Прокляты и убиты — страница 32 из 104

— Есть! Есть, товарищ майор!

«Ишь, восторженный беглец! — усмехнулся майор, и внутри у него потеплело. — Так радехонек, что и строгости не чует…» Навстречу артиллеристам был выслан все тот же неизносимый, верткий и башковитый вояка Мансуров. «Чего доброго, попадут не под немецкий, так под наш пулемет…»

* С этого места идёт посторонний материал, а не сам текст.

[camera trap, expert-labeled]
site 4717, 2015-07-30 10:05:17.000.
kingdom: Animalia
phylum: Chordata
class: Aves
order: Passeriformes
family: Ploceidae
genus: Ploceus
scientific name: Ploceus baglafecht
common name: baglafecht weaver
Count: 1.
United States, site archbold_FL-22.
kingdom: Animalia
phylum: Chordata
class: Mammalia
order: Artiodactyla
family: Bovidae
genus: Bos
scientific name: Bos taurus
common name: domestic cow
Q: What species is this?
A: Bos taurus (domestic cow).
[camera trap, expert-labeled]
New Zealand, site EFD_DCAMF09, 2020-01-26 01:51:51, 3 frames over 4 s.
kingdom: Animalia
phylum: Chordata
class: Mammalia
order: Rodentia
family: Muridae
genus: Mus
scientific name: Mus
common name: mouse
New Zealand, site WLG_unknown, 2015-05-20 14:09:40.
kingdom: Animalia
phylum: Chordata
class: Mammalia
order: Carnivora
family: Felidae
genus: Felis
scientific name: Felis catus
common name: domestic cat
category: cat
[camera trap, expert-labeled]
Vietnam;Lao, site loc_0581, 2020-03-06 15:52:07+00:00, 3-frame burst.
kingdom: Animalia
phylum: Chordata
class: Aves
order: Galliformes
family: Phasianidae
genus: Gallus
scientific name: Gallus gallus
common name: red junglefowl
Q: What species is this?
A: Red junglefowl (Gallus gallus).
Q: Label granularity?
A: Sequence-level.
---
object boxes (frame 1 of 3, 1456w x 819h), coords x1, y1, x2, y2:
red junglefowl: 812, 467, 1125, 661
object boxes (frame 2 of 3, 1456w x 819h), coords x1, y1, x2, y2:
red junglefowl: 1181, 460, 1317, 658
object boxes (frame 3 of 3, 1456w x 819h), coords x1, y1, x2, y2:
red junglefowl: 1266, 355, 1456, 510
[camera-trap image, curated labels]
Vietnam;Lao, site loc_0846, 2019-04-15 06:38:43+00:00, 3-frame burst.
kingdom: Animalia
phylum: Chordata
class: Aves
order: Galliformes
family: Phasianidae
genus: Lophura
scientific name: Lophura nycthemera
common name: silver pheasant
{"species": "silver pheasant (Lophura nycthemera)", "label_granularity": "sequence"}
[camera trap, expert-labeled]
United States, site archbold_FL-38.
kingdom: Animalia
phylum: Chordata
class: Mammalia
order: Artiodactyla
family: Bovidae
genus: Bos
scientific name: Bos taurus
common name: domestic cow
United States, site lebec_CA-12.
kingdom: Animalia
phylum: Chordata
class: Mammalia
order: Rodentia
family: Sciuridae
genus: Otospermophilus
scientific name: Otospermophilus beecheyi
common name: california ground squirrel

— Искать штаб полка надо с берега. Заходите в устье каждого оврага. Далеко от берега штаб уйти не должен — времени не было, да и на немцев в оврагах немудрено нарваться.

«Резонно!» — хотел поддержать майора Мансуров. Майор, видать, забыл, что сержант побывал уже у Бескапустина. Но когда тут разбираться. Втроем они побежали, заныряли от взрывов по берегу, густо и бестолково населенному, — переправлялись все новые и новые подразделения, толкались, искали друг друга, падали под пулями. Артиллерийские снаряды со стороны немцев на берег почти не попадали, большей частью рвались в воде, оплюхивая берег холодными ворохами, грязью и каменьями. Но минометы клали мины сплошь по цели — в людскую гущу.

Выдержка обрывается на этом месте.